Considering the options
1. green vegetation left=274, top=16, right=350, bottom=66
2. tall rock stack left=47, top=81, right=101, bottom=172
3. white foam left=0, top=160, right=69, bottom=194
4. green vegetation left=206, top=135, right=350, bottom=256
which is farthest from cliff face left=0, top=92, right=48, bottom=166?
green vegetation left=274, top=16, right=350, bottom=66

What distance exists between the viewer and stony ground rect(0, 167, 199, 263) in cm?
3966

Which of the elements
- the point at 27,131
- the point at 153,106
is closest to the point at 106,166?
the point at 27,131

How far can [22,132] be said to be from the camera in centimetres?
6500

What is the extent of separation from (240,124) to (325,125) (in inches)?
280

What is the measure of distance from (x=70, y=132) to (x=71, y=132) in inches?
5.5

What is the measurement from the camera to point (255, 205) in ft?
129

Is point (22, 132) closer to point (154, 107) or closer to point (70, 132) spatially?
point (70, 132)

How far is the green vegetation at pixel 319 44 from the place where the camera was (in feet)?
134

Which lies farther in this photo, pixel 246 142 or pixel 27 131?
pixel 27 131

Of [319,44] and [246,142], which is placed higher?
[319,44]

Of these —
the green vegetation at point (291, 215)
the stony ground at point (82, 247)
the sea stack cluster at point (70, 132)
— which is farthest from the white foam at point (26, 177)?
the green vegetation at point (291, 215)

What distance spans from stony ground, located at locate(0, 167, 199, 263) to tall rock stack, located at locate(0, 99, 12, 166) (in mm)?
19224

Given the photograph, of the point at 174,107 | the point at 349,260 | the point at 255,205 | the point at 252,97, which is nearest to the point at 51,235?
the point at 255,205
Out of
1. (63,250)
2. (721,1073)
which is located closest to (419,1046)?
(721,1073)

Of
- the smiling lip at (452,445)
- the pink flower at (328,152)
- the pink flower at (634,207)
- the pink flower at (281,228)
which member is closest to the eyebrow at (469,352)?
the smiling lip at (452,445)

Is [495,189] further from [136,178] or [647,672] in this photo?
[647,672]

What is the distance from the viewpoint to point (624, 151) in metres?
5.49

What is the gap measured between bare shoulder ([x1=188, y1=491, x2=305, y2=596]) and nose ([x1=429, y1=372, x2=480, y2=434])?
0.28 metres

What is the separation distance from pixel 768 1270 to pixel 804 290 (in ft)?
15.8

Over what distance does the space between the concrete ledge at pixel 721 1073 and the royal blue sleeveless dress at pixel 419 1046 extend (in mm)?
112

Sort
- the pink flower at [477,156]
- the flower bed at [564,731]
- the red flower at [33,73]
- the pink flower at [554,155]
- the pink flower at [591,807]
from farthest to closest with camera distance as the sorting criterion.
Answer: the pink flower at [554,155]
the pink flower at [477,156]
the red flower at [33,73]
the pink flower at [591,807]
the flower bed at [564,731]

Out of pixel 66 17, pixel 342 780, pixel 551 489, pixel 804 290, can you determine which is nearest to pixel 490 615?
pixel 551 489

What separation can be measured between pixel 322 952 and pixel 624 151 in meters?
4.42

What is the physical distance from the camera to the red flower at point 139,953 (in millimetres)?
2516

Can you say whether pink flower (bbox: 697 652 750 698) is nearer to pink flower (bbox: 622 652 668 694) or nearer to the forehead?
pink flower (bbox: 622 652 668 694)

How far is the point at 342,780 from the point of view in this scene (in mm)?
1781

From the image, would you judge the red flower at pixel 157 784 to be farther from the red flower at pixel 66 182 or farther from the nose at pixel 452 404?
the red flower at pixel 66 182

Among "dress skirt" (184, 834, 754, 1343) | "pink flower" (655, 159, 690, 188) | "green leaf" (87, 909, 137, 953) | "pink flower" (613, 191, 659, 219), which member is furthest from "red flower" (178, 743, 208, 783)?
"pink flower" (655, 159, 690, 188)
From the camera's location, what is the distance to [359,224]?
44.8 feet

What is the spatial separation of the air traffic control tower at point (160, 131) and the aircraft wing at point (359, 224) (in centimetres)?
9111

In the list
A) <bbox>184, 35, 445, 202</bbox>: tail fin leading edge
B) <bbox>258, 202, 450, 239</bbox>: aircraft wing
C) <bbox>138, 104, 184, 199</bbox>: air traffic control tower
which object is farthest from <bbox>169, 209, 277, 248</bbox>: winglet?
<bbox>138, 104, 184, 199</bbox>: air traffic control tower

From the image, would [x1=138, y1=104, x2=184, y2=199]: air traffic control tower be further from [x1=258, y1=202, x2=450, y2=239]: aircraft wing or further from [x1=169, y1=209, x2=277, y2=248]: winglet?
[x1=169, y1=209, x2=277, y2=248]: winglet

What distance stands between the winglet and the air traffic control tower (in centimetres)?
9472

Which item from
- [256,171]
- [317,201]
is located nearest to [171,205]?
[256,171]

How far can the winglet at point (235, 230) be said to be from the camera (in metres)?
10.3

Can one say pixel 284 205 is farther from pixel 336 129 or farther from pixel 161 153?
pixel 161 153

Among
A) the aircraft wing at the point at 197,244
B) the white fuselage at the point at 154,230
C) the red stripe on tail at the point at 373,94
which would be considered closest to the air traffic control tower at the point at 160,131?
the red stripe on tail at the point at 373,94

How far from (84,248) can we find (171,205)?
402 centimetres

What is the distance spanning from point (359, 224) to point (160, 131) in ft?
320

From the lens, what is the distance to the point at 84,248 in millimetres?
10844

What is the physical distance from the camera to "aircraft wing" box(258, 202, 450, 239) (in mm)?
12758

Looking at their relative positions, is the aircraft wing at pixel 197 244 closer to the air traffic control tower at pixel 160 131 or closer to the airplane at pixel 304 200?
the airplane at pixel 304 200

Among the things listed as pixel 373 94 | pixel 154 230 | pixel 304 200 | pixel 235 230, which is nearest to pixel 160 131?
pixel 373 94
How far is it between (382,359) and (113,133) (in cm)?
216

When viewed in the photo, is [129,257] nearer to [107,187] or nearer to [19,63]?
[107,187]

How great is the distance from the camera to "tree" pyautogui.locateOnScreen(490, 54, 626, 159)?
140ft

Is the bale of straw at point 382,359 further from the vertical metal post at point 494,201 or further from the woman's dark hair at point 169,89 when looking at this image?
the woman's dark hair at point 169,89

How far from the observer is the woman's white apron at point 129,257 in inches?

_WORK TO COMPLETE_: Return every line exactly.

_EXERCISE OUTPUT_:
Considering the options
1. green vegetation left=274, top=16, right=350, bottom=66
2. tall rock stack left=47, top=81, right=101, bottom=172
3. white foam left=0, top=160, right=69, bottom=194
4. green vegetation left=206, top=135, right=350, bottom=256
which is farthest from cliff face left=0, top=92, right=48, bottom=166?
green vegetation left=274, top=16, right=350, bottom=66

What distance exists between the viewer and stony ground rect(0, 167, 199, 263) in cm?
3966

Which of the elements
- the point at 27,131
- the point at 153,106
is closest to the point at 106,166?
the point at 27,131

How far can [22,132] be said to be from the camera in centimetres?
6500

What is the extent of separation from (240,124) to (325,125) (in inches)?
280

What is the measure of distance from (x=70, y=132) to (x=71, y=132) in inches?
5.5

What is the measurement from the camera to point (255, 205) in ft?
129

Is point (22, 132) closer to point (154, 107) or closer to point (70, 132) spatially?
point (70, 132)

How far is the green vegetation at pixel 319 44 from the place where the camera was (in feet)?
134

Which lies farther in this photo, pixel 246 142 or pixel 27 131?
pixel 27 131

Of [319,44] and [246,142], which is placed higher?
[319,44]

Of these —
the green vegetation at point (291, 215)
the stony ground at point (82, 247)
the sea stack cluster at point (70, 132)
— which is farthest from the white foam at point (26, 177)?
the green vegetation at point (291, 215)

What distance spans from stony ground, located at locate(0, 167, 199, 263) to tall rock stack, located at locate(0, 99, 12, 166) (in mm)?
19224

Given the photograph, of the point at 174,107 | the point at 349,260 | the point at 255,205 | the point at 252,97, which is nearest to the point at 51,235?
the point at 255,205
Out of
1. (63,250)
2. (721,1073)
which is located closest to (419,1046)?
(721,1073)

Of
- the smiling lip at (452,445)
- the pink flower at (328,152)
- the pink flower at (634,207)
- the pink flower at (281,228)
which member is closest to the eyebrow at (469,352)?
the smiling lip at (452,445)

Is [495,189] further from [136,178] or [647,672] in this photo?
[647,672]

What is the distance from the viewpoint to point (624, 151) in metres?
5.49

What is the gap measured between bare shoulder ([x1=188, y1=491, x2=305, y2=596]) and nose ([x1=429, y1=372, x2=480, y2=434])?
0.28 metres

What is the separation distance from pixel 768 1270 to pixel 804 290 (in ft)?
15.8

Over what distance does the space between the concrete ledge at pixel 721 1073 and the royal blue sleeveless dress at pixel 419 1046 extend (in mm)?
112

Sort
- the pink flower at [477,156]
- the flower bed at [564,731]
- the red flower at [33,73]
- the pink flower at [554,155]
- the pink flower at [591,807]
from farthest to closest with camera distance as the sorting criterion.
Answer: the pink flower at [554,155]
the pink flower at [477,156]
the red flower at [33,73]
the pink flower at [591,807]
the flower bed at [564,731]

Out of pixel 66 17, pixel 342 780, pixel 551 489, pixel 804 290, can you determine which is nearest to pixel 490 615?
pixel 551 489

What separation can be measured between pixel 322 952 and pixel 624 151 in meters?
4.42

What is the physical distance from the camera to the red flower at point 139,953 (in millimetres)?
2516

Can you say whether pink flower (bbox: 697 652 750 698) is nearer to pink flower (bbox: 622 652 668 694) or nearer to the forehead?
pink flower (bbox: 622 652 668 694)

How far is the point at 342,780 from the point of view in this scene (in mm)?
1781

From the image, would you judge the red flower at pixel 157 784 to be farther from the red flower at pixel 66 182 or farther from the nose at pixel 452 404?
the red flower at pixel 66 182

Among "dress skirt" (184, 834, 754, 1343) | "pink flower" (655, 159, 690, 188) | "green leaf" (87, 909, 137, 953) | "pink flower" (613, 191, 659, 219), which member is furthest from "red flower" (178, 743, 208, 783)?
"pink flower" (655, 159, 690, 188)
From the camera's location, what is the distance to [359,224]?
44.8 feet

What is the spatial separation of the air traffic control tower at point (160, 131) and the aircraft wing at point (359, 224) (in centimetres)?
9111

In the list
A) <bbox>184, 35, 445, 202</bbox>: tail fin leading edge
B) <bbox>258, 202, 450, 239</bbox>: aircraft wing
C) <bbox>138, 104, 184, 199</bbox>: air traffic control tower
which object is farthest from <bbox>169, 209, 277, 248</bbox>: winglet?
<bbox>138, 104, 184, 199</bbox>: air traffic control tower

From the image, would [x1=138, y1=104, x2=184, y2=199]: air traffic control tower be further from [x1=258, y1=202, x2=450, y2=239]: aircraft wing or further from [x1=169, y1=209, x2=277, y2=248]: winglet?
[x1=169, y1=209, x2=277, y2=248]: winglet

What distance stands between the winglet and the air traffic control tower (in centimetres)?
9472

Which item from
- [256,171]
- [317,201]
is located nearest to [171,205]?
[256,171]

How far can the winglet at point (235, 230) be said to be from the camera (in metres)?
10.3

Can one say pixel 284 205 is farther from pixel 336 129 or farther from pixel 161 153?
pixel 161 153

Among
A) the aircraft wing at the point at 197,244
B) the white fuselage at the point at 154,230
C) the red stripe on tail at the point at 373,94
which would be considered closest to the air traffic control tower at the point at 160,131?
the red stripe on tail at the point at 373,94

How far from (84,248) can we find (171,205)?
402 centimetres

What is the distance spanning from point (359, 224) to point (160, 131) in ft?
320

From the lens, what is the distance to the point at 84,248 in millimetres?
10844

What is the physical distance from the camera to "aircraft wing" box(258, 202, 450, 239) (in mm)?
12758

Looking at their relative positions, is the aircraft wing at pixel 197 244 closer to the air traffic control tower at pixel 160 131 or closer to the airplane at pixel 304 200?
the airplane at pixel 304 200

Among the things listed as pixel 373 94 | pixel 154 230 | pixel 304 200 | pixel 235 230, which is nearest to pixel 160 131?
pixel 373 94
How far is it between (382,359) and (113,133) (in cm)?
216

When viewed in the photo, is [129,257] nearer to [107,187] or nearer to [19,63]?
[107,187]

How great is the distance from the camera to "tree" pyautogui.locateOnScreen(490, 54, 626, 159)?
140ft

Is the bale of straw at point 382,359 further from the vertical metal post at point 494,201 or further from the woman's dark hair at point 169,89 when looking at this image?
the woman's dark hair at point 169,89

How far from the observer is the woman's white apron at point 129,257 in inches?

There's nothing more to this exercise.